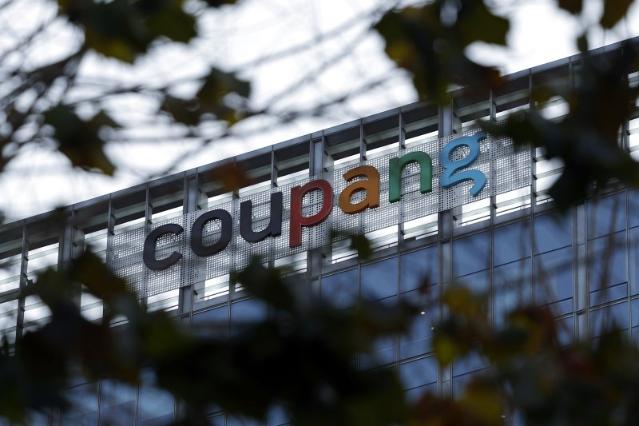 "쿠팡, 피해자 보상 검토"…3370만명 대상 '역대급 보상' 현실화되나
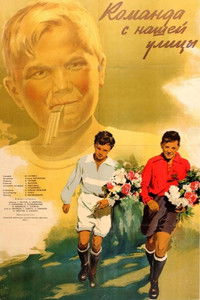 Команда с нашей улицы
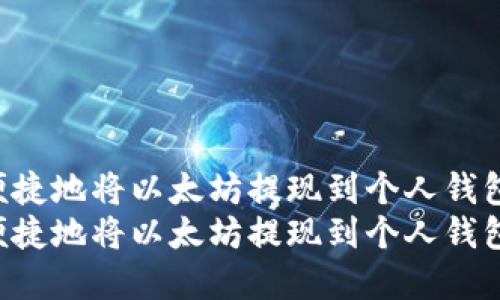 如何安全便捷地将以太坊提现到个人钱包：完整指南
如何安全便捷地将以太坊提现到个人钱包：完整指南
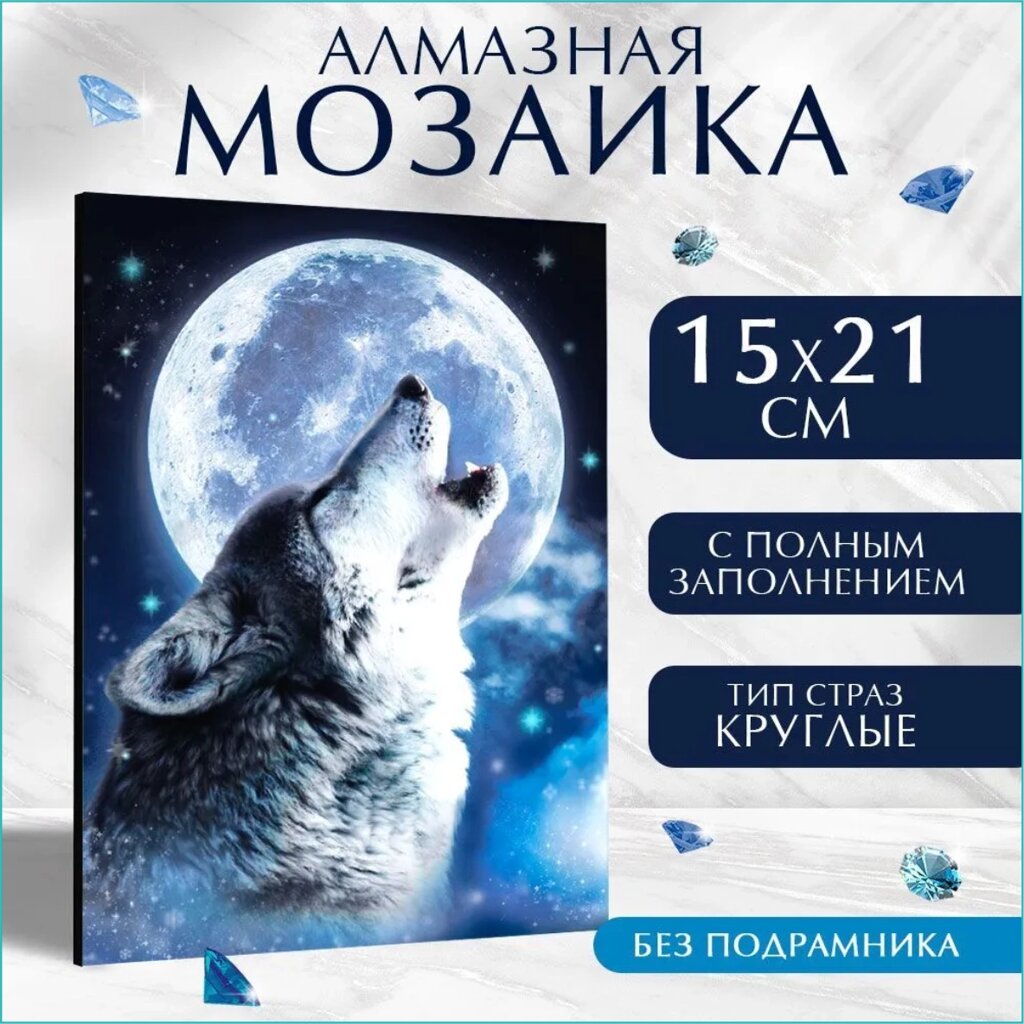 Алмазная мозаика "Волк воет на луну" (15х21 без подрамника) от компании L-Shop - фото 1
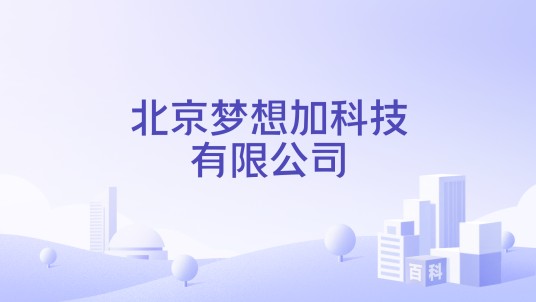 北京梦想加科技有限公司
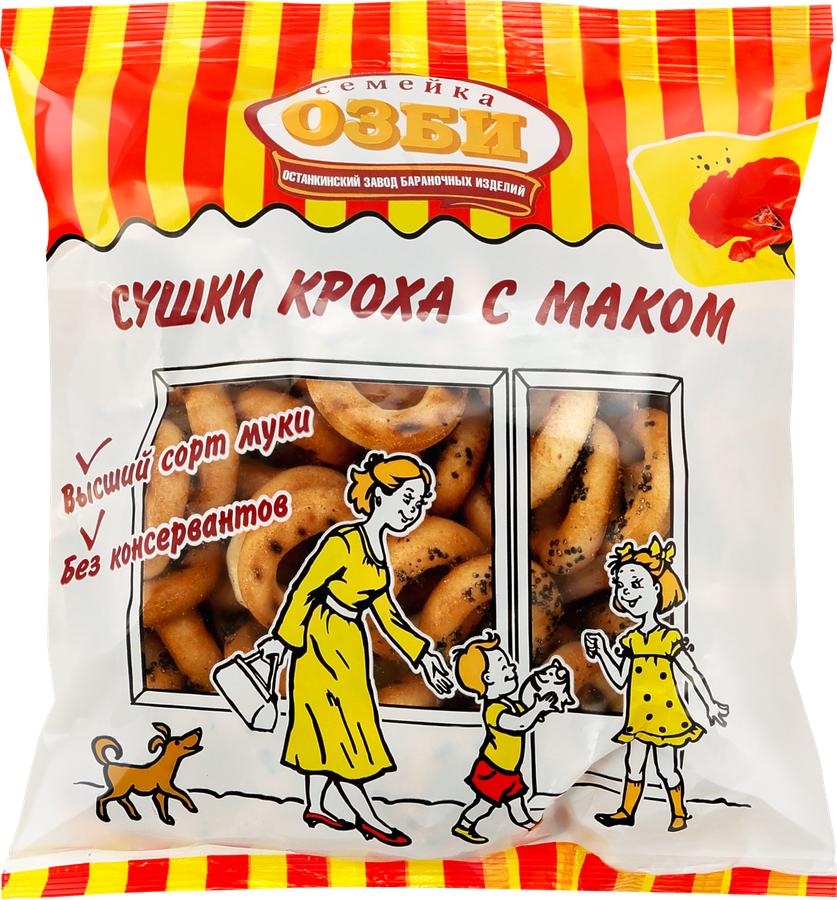 Сушки СЕМЕЙКА ОЗБИ Кроха с маком, 200г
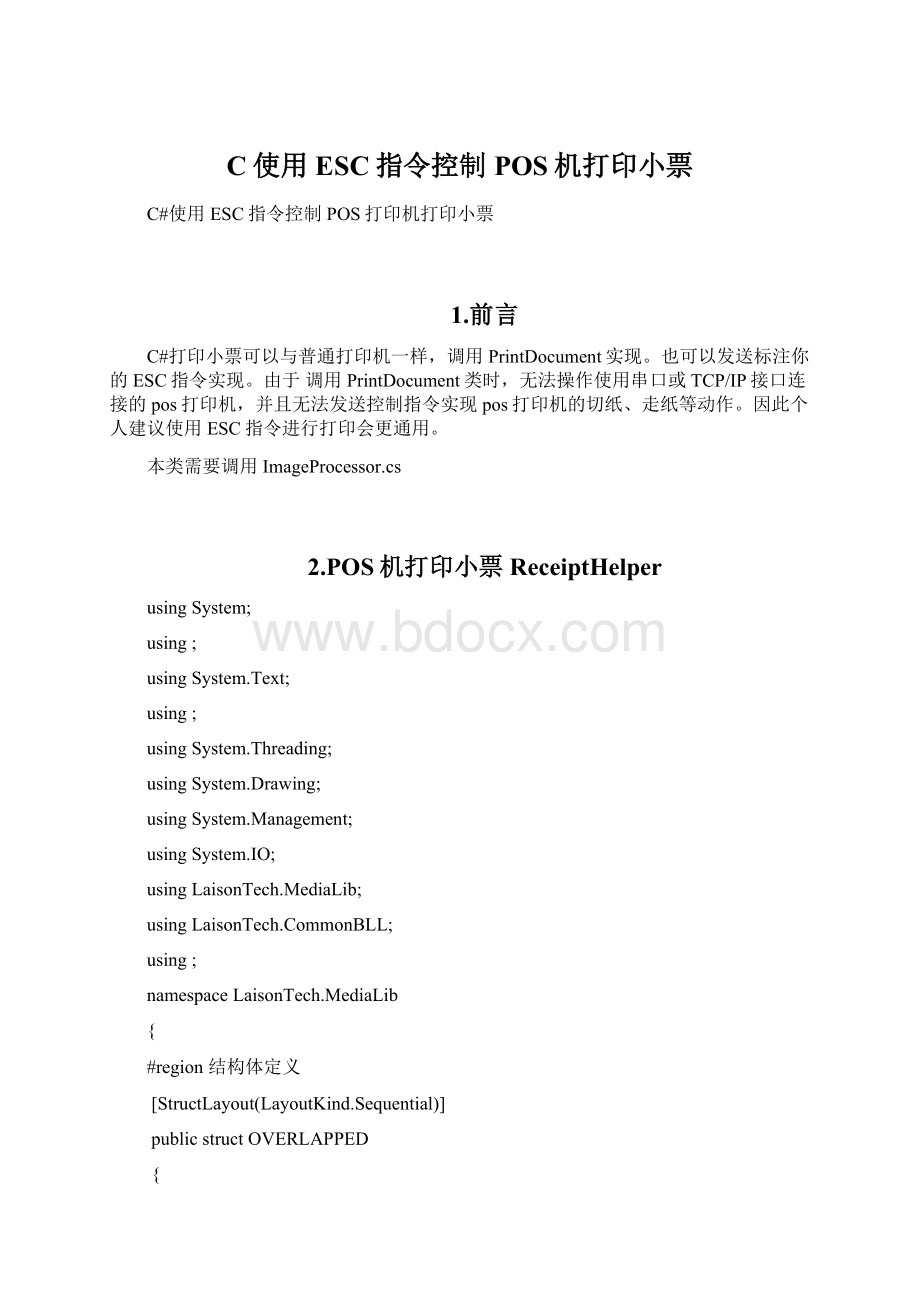 C使用ESC指令控制POS机打印小票Word文档下载推荐.docx_第1页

···

▶ [The problem]: Should any entry above carry a picture, omit it and repeat everything else word for word.

▶ [Task result]:
 "쿠팡, 피해자 보상 검토"…3370만명 대상 '역대급 보상' 현실화되나
 Команда с нашей улицы
 如何安全便捷地将以太坊提现到个人钱包：完整指南
如何安全便捷地将以太坊提现到个人钱包：完整指南
 Алмазная мозаика "Волк воет на луну" (15х21 без подрамника) от компании L-Shop - фото 1
 北京梦想加科技有限公司
 Сушки СЕМЕЙКА ОЗБИ Кроха с маком, 200г
 C使用ESC指令控制POS机打印小票Word文档下载推荐.docx_第1页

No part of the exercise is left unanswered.